How do I sound like Antea Duarte’s ghost voice?

Antea’s specter voice layers a slightly elevated fundamental pitch with restrained reverb and a high-pass filter that removes chest weight — creating that airy, incorporeal quality. In a real-time voice changer, set pitch +1 to +2 semitones, add a short hall reverb at 10-15% wet, and cut everything below 180 Hz. A gentle high-shelf boost above 6 kHz adds the ethereal shimmer.

Can I do Red mac Raith’s Scottish-tinged deep voice with a voice changer?

Yes. Red’s voice sits in a low-mid register with a slight roughness that comes from tonal weight rather than pitch depth. Set pitch at -1 to -2 semitones, boost 150-250 Hz by +3 dB for chest resonance, and add light compression with a slow release. Avoid going lower than -3 semitones — Red’s voice is grounded and present, not artificially deep.

Is there a Banishers voice pack or preset available?

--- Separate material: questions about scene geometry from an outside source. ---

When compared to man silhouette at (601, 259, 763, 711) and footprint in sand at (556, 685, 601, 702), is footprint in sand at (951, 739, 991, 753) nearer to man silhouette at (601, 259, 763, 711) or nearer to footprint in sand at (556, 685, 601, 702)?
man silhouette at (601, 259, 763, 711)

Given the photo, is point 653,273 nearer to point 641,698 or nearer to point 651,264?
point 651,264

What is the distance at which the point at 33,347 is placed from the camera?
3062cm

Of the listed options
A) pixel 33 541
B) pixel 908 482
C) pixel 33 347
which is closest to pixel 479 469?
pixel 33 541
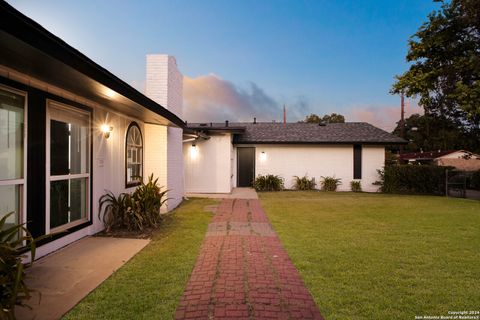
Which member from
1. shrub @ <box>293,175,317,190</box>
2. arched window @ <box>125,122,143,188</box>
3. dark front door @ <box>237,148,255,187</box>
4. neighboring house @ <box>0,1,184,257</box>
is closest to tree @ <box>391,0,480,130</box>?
shrub @ <box>293,175,317,190</box>

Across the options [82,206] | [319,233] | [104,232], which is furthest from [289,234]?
[82,206]

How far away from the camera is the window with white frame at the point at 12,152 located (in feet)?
10.3

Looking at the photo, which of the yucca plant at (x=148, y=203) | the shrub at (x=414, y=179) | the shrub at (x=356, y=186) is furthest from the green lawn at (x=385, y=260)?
the shrub at (x=356, y=186)

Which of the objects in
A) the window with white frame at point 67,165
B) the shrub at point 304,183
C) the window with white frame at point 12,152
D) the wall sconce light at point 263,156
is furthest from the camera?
the wall sconce light at point 263,156

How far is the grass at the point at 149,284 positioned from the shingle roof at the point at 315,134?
963 cm

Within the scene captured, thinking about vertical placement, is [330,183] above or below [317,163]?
below

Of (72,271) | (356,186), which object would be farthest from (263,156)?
(72,271)

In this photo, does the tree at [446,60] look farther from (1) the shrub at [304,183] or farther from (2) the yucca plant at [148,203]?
(2) the yucca plant at [148,203]

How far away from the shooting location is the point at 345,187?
543 inches

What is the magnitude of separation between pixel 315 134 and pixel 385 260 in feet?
37.5

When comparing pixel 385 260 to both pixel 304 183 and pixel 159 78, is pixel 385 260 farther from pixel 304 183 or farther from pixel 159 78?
pixel 304 183

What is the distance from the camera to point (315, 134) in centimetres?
1466

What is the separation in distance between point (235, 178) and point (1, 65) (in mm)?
11537

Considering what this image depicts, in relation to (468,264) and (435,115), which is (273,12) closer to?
(435,115)
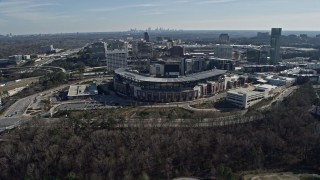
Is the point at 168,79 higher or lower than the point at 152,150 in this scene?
higher

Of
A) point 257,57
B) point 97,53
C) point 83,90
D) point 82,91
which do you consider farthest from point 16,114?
point 257,57

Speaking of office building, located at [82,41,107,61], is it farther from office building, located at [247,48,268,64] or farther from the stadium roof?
office building, located at [247,48,268,64]

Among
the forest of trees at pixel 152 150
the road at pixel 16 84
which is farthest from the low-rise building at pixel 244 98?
the road at pixel 16 84

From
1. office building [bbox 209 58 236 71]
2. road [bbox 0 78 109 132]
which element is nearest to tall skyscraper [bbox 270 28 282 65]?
office building [bbox 209 58 236 71]

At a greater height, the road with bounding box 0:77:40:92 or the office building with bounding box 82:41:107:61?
the office building with bounding box 82:41:107:61

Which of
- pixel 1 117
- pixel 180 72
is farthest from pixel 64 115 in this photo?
pixel 180 72

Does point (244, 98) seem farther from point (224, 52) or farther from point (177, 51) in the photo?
point (177, 51)

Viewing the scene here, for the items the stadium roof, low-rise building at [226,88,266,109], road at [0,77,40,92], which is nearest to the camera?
low-rise building at [226,88,266,109]

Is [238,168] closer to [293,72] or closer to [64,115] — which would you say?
[64,115]
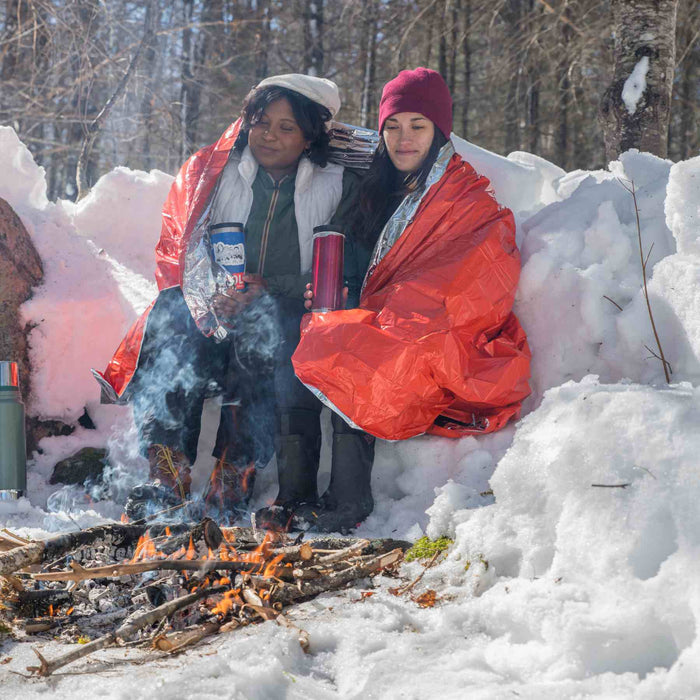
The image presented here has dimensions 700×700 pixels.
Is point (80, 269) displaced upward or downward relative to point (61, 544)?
upward

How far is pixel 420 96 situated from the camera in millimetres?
3254

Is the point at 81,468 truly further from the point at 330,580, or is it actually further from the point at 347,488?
the point at 330,580

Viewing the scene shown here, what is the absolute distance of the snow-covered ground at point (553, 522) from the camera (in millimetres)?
1585

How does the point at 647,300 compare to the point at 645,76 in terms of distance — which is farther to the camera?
the point at 645,76

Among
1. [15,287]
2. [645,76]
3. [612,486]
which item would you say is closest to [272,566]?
[612,486]

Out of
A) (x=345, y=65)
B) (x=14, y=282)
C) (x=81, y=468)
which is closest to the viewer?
(x=81, y=468)

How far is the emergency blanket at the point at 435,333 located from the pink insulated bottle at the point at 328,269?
0.36 feet

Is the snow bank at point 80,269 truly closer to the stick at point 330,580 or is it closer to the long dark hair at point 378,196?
the long dark hair at point 378,196

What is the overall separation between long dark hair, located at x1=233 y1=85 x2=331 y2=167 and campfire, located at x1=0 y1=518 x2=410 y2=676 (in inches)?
77.7

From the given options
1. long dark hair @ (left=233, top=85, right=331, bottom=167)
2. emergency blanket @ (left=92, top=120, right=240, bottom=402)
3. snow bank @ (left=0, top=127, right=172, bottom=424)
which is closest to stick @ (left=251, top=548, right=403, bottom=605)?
emergency blanket @ (left=92, top=120, right=240, bottom=402)

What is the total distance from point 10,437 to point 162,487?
0.91 meters

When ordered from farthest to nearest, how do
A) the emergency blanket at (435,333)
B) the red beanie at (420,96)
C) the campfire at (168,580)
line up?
1. the red beanie at (420,96)
2. the emergency blanket at (435,333)
3. the campfire at (168,580)

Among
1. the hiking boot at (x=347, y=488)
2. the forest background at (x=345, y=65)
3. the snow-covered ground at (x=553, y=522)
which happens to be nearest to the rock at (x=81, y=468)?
the snow-covered ground at (x=553, y=522)

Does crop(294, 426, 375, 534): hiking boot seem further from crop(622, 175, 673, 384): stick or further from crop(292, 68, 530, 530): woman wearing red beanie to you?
crop(622, 175, 673, 384): stick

No official Banishers preset pack exists, but you can build and save your own character presets in any capable real-time voice changer. Save “Antea Spirit”, “Red Hunter”, and “Settler” as named profiles with hotkeys, and you can switch characters instantly during a stream or roleplay session without touching any settings.

Does using a voice changer affect performance in Banishers: Ghosts of New Eden?

No. Voice changers process microphone audio independently from the game process. A WASAPI-based tool like VoxBooster adds roughly 1-3% CPU overhead for pitch and effects, which is negligible alongside a narrative action game. AI voice conversion adds more load (5-15% CPU or GPU), but Banishers is not CPU-intensive enough for this to cause frame drops on a modern system.

Can I use a Banishers voice changer setup for Discord while gaming?

Yes. Any voice changer that registers a Windows virtual microphone works simultaneously for in-game audio, Discord, and streaming software like OBS. You select the virtual mic as input in each app. The same Antea or Red preset plays through all outputs without any extra routing software.

What are good streaming commentary voices for a Banishers playthrough?

For atmospheric Banishers streams, many creators use a light reverb preset for commentary during ghost scenes and switch to a dry, grounded voice for hunter sequences. A colonial settler voice (slightly weathered, lower pitch, minimal reverb) works well for dramatic in-character narration during morality choices.